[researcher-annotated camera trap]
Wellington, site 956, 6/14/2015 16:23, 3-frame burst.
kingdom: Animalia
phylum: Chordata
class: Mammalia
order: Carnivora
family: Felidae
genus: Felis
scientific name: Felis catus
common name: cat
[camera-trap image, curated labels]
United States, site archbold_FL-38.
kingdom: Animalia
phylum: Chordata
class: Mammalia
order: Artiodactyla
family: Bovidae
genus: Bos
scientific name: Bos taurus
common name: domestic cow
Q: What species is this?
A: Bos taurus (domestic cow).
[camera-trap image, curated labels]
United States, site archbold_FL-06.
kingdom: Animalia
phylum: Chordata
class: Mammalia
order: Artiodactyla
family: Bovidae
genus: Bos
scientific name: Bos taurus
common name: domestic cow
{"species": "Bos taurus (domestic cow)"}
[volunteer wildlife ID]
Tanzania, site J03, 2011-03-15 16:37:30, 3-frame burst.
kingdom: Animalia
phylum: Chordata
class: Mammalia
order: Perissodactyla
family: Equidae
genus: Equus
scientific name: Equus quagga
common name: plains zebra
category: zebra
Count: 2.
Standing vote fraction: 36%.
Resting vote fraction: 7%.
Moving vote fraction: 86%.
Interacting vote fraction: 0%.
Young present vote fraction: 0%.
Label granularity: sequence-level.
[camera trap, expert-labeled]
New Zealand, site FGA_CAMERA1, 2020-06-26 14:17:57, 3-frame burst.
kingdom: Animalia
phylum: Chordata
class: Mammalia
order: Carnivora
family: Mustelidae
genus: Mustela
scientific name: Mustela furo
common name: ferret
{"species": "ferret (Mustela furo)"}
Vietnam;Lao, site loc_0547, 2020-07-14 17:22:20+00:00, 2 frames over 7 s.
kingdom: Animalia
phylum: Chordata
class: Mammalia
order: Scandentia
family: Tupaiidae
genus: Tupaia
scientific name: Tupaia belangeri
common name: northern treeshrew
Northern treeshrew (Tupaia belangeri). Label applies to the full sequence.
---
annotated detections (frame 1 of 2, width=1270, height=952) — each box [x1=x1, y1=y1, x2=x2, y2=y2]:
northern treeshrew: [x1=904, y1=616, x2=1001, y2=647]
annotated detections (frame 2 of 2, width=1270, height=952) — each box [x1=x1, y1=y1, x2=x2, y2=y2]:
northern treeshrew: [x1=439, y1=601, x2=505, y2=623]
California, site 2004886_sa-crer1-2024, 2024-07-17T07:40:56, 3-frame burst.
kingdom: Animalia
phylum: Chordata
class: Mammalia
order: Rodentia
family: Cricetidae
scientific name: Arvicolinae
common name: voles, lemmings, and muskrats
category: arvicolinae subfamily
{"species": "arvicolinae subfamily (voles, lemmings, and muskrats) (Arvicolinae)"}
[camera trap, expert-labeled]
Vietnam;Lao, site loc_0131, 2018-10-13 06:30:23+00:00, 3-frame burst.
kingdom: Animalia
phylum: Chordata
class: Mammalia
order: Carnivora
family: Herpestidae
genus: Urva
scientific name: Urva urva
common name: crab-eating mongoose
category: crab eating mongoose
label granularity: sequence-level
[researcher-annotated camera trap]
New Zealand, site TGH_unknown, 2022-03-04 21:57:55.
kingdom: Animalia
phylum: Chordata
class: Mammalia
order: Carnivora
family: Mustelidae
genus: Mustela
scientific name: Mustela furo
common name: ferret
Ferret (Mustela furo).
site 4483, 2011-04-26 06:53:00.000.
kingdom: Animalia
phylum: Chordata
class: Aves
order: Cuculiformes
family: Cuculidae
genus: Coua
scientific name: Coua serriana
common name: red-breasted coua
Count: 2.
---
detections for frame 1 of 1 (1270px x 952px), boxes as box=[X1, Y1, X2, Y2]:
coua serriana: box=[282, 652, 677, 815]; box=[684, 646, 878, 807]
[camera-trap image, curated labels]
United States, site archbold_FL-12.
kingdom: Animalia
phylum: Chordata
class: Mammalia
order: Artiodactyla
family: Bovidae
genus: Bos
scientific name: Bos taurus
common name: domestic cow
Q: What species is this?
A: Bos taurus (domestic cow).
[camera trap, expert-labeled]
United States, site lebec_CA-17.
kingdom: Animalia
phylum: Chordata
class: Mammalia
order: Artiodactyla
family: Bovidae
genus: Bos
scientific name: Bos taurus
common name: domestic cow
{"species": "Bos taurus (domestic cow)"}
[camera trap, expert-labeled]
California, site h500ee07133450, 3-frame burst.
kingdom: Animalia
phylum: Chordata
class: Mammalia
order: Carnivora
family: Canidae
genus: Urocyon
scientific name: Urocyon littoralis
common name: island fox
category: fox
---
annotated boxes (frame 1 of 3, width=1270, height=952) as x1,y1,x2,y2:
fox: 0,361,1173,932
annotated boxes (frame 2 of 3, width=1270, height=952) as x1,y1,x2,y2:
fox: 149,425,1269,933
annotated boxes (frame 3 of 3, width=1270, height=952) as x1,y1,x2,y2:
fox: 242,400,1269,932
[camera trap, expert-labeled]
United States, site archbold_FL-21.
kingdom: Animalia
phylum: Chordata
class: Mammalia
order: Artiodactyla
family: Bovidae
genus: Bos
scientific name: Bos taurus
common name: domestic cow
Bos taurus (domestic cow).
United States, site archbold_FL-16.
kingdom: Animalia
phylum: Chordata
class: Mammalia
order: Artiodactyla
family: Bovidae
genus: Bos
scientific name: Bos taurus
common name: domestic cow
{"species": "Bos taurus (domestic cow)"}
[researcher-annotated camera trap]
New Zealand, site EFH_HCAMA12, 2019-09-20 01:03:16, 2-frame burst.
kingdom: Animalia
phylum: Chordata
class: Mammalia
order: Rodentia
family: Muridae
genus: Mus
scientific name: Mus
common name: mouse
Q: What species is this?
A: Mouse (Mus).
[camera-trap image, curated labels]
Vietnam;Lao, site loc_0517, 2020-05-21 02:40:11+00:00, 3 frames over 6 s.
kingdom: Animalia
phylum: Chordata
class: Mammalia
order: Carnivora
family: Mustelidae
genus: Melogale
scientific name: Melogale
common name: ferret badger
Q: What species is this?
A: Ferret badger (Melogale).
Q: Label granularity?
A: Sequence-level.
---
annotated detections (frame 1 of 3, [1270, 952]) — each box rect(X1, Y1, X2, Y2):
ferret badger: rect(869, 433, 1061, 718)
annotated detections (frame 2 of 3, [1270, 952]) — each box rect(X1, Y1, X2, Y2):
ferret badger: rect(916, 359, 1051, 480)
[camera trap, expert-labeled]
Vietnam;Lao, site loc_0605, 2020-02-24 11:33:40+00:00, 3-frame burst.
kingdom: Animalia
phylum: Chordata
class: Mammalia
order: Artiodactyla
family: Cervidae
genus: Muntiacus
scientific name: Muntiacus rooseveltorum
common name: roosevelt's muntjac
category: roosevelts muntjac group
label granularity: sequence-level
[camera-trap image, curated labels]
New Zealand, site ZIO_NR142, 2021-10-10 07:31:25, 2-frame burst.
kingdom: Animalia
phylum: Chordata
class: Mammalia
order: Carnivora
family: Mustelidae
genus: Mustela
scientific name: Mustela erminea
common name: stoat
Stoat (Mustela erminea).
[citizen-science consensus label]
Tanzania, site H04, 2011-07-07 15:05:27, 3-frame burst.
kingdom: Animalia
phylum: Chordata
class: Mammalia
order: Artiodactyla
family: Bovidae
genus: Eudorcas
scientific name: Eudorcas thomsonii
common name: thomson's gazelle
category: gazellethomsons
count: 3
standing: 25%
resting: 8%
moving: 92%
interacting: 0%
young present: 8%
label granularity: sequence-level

About this task> Every line that includes "fraction" must be copied from the material above.

Answer box>
Standing vote fraction: 36%.
Resting vote fraction: 7%.
Moving vote fraction: 86%.
Interacting vote fraction: 0%.
Young present vote fraction: 0%.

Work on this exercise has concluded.